MUSCL法 — CAE用語解説
MUSCL法
先生、MUSCLスキームってCFDの数値スキームですよね?
定義
定義を教えてください。
MUSCL(Monotone Upstream-centered Schemes for Conservation Laws)は、FVMの空間精度を1次から2次以上に上げるための再構築スキームだ。セル境界での物理量を線形補間で再構築し、リミッター関数で振動を抑制する。van Leerが提案した手法だよ。
リミッター関数って何ですか?
2次精度にすると衝撃波付近で数値振動(Gibbs現象)が出る。リミッターは勾配が急な場所で補間精度を局所的に1次に落として振動を防ぐ機能。minmod、van Leer、van Albadaなど種類があって、それぞれ拡散と振動のバランスが違うんだ。
流体解析における役割
Ansys FluentでもMUSCLは使えますか?
Fluentの2次精度アップウィンドスキームの内部でMUSCLの考え方が使われてる。
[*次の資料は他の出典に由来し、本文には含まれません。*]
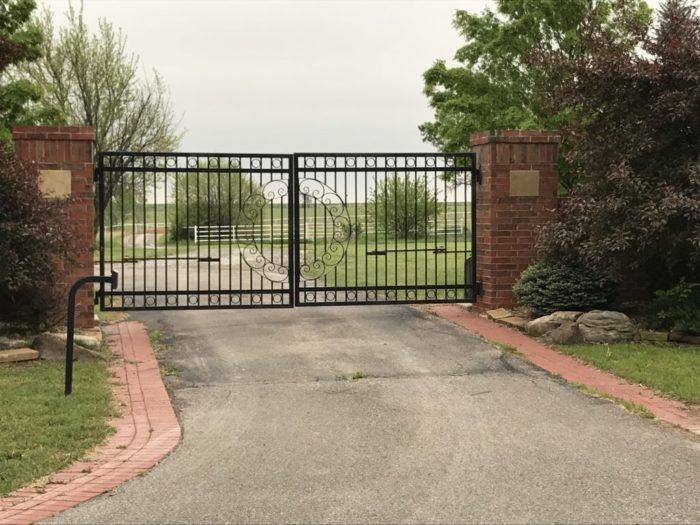 Gate Replacement-Palm Beach Fence Pros Installation & Replacement-We do Residential & Commercial Fence Installation, Fencing Repairs and Replacements, Fence Designs, Gate Installations, Pool Fencing, Balcony Railings, Privacy Fences, PVC Fences, Wood Pergola, Aluminum and Chain link, and more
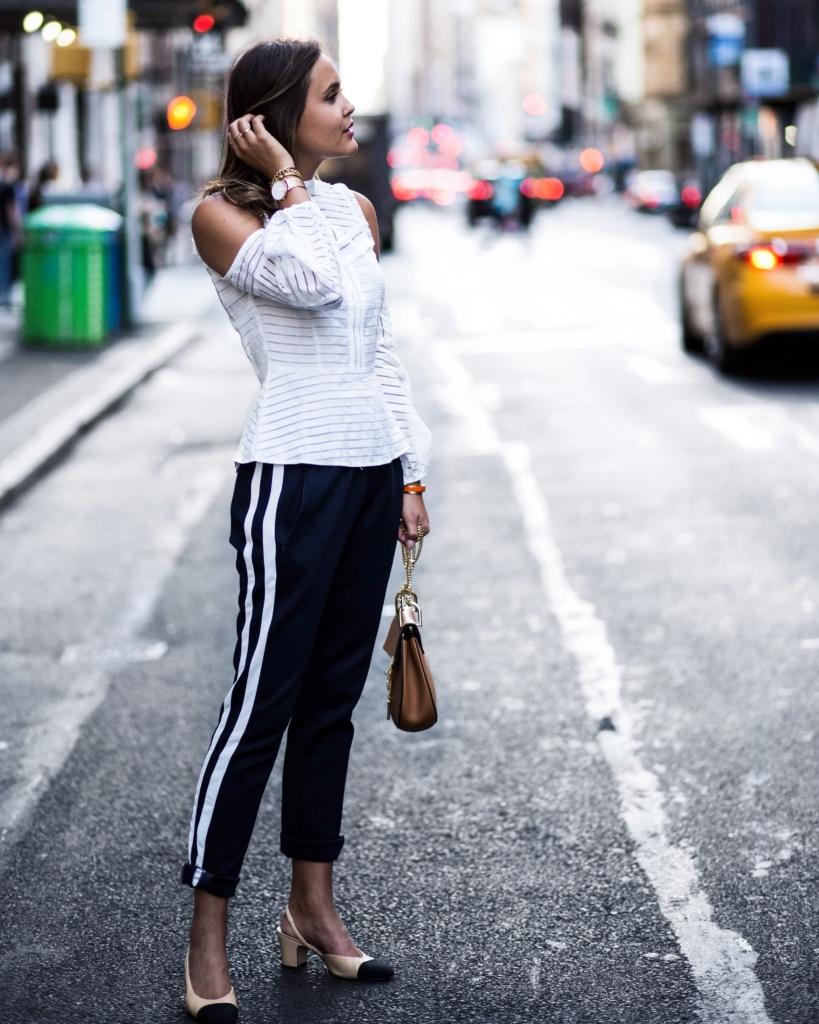 Joggingpants, Pumps, Bluse in NY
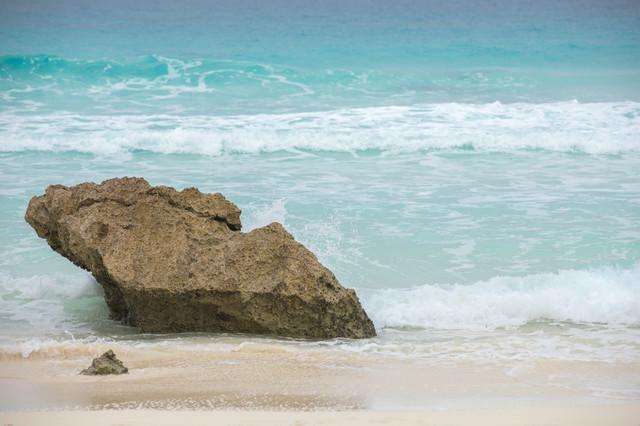 波打ち際と岩の写真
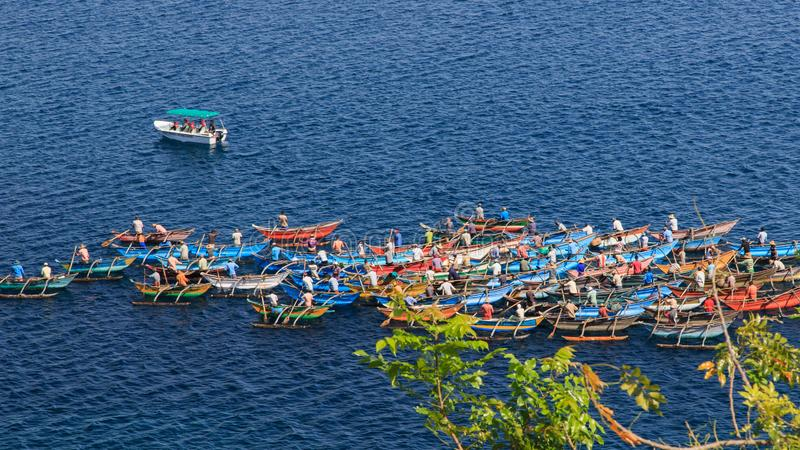 Pescadores y sus barcos - bahía trasera - Trincomalee - Sri Lanka imagen de archivo libre de regalías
「Second Order Upwind」を選ぶとMUSCL的な再構築が適用される。衝撃波を含む圧縮性流れでは精度と安定性の両立が重要だから、スキームの選択が結果に直結するよ。
1次精度だとどういう問題がありますか?
数値拡散が大きくて、渦が早期に消散したり、衝撃波がぼやけたりする。自動車の空力解析で1次精度と2次精度を比較すると、Cd値が10%以上変わることもある。精度が必要な解析では必ず2次以上のスキームを使うべきだよ。
関連用語
関連する用語を教えてください。
スキームの次数が数値拡散に直結するんですね。2次精度を使います。
同じメッシュで1次と2次を比較すると数値拡散の影響が如実に見えるよ。